## EXERCISE INSTRUCTIONS
A) Translate this sentence from the forum thread into Spanish: "baton rouge isnt that far from lake charles."
B) Pick up the forum thread after its final post by writing the next reply.

Damn sorry to hear that homie!! Does he actually have a physical shop / Store front? What's the address?


----------



## Drop'em (Dec 11, 2006)

> _Originally posted by Purple Haze_@Aug 25 2008, 07:48 AM~11430474
> *Damn sorry to hear that homie!! Does he actually have a physical shop / Store front? What's the address?
> *



He has a shop but I know he gets on here without loggin in cause when he called me it was like nothing was wrong he was all laughin n having a goodtime. I guess he was calling just to make my day then he would have a blast to just cheer me up then screw me out of my wheels but oh well WE THE PEOPLE THAT GOT SCREWED WILL LAUGH THE BEST AT THE END


----------



## lone star (May 22, 2003)

man that sucks. baton rouge isnt that far from lake charles. but its gonna be packed cuz of the holiday...minimum 15$ table bets!!

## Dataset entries

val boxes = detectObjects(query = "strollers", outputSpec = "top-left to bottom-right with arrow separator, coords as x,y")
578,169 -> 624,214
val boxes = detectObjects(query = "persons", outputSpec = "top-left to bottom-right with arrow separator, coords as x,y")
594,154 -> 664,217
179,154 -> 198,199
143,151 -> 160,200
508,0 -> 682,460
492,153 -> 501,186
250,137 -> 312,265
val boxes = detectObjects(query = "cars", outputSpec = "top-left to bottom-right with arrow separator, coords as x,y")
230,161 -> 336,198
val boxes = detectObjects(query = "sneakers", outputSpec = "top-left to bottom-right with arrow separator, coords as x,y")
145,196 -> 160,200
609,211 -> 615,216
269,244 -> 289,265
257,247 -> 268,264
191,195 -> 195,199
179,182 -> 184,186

## WRITTEN RESPONSES
A) Baton Rouge no está tan lejos de Lake Charles.

B)
----------



## beemc (May 29, 2005)

does anybody have his business address ? he owes me a set of wheels and tires and it looks like I'm gonna have to go see him


----------



## Drop'em (Dec 11, 2006)

> _Originally posted by beemc_@Aug 25 2008, 12:19 PM~11432723
> *does anybody have his business address ? he owes me a set of wheels and tires and it looks like I'm gonna have to go see him
> *



When I get home I will get it for you. UPS gave it to me when I was checking some tracking numbers he gave me last time. I have it at home.


----------



## youcantfademe (Feb 8, 2008)

> _Originally posted by beemc+Aug 25 2008, 12:19 PM~11432723-->
> 
> 
> 
> ...


TAKE PICS......


----------



## DarknessWithin (Jul 7, 2007)

> _Originally posted by Drop'em_@Aug 25 2008, 08:43 AM~11430805
> *He has a shop but I know he gets on here without loggin in
> *





> *2 Guests and 0 Anonymous Users*


:dunno:


----------



## SouthSIDECOMP (May 20, 2003)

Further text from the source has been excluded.